By failing to leave your work worries at work, you invite those unpleasant feelings to permeate your outside of work relationships. Do this enough and you risk ruining those family and friend relationships that ought to nourish you and make you a more human and loving person.
Here are six strategies that have been proven to separate work-life from home-life.
1. DEVISE A STRONG “CLOSING RITUAL.”
I recommend that you go through your next day’s tasks before your leave your work place. Make a list in a notebook and put the notebook aside till the start of the next day.
Before you leave work, taking a few minutes to plan your activities for the next work day is an excellent idea. It is especially important to list the main thing(s) about which you are highly concerned and deeply worried.
Extra Bonus: Having an ongoing record in a notebook you keep is an effective score keeping device as well. It’s good to keep track of things, especially what happens with the things about which you worry.
As part of this strategy, I recommend you write a “START HERE” list for your next work day. This is a great way to be prepped on what matters most for when you return. Now, this list of thing(s) that weigh on your mind is far more likely to be non-routine matters, things that are different or unusual or problematic, rather than ordinary things you do every day or week.
Make this “START HERE” and put it aside. Then at the beginning of your next workday you’ll be prepared – you’ll be ready for what lies ahead. And you’ll have no real need to worry about anything until you get into work next time.
NOTE: please avoid going to the corner bar and tossing back a few big orange drinks as this closing ritual often just makes matters worse.
2. PARK YOUR WORRIES OUTSIDE YOUR HOUSE.
Find someplace outside you house to park your work worries. This sounds weird but you can metaphorically park your worries behind before you go through your front door. You could choose the branch of a tree or a flower pot or just about anything handy. Whatever you choose for this, reach out and touch that physical item and say in your mind (or out loud) that you are parking your worries there – and that you’ll pick them up again the next workday.
Lean forward, touch the tree branch, or whatever you chose, and say “I’m leaving work concerns here right now.” Then, head inside to focus on your home life.

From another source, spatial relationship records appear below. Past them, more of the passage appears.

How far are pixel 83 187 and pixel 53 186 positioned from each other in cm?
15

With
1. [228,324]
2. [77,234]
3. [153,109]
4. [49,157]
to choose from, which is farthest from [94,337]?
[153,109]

This is a great way of stopping your mind whirring over what you might have to do your next day at work.
3. GREET THE FOLKS AT HOME WITH A SMILE AND ENGAGE WITH THEM.
When you step inside, go up to your spouse or child or whoever and hug them and say “Hello love, I glad to home with you!” Then get into their world and out of yours. Smile, make eye contact. Pay attention to the people who live with you. Prove to them that you care about their lives.
4. UNHOOK FROM YOUR CELL PHONE AND EMAIL.
When you first get home, turn off from the outside world. Put your cell phone in the charger. Leave the internet and your email untouched. And very important, never look at email just before going to bed.
5. CHANGE YOUR CLOTHES.
By taking off and putting away what you wore to work, then donning some other combinations of shirts, pants, skirts, blouses, shoes, slippers and such, you make a strong physical statement that work is over. This is especially important for home-based workers who need a little extra in terms of disconnecting and psychologically detaching.
6. DO SOME “ME TIME” STUFF.
Finally, bear in mind the research highlighting the importance of using some of your non-work time to do what you enjoy and what makes you happy. You might think of this as getting some “me time.” The idea is that your “me time” activities help you cope with your family and work responsibilities more effectively, as well as helping keep your mind off work related worries.
In conclusion, of course you have many different roles in life. But you are ultimately one and the same person, with limited time, energy and resources. If pressure is applied in one area of life, the consequences ripple outwards to other areas. So take care and build an effective separate work-time from not work-time habit, and you’ll be healthier and happier too. So will everyone else around you.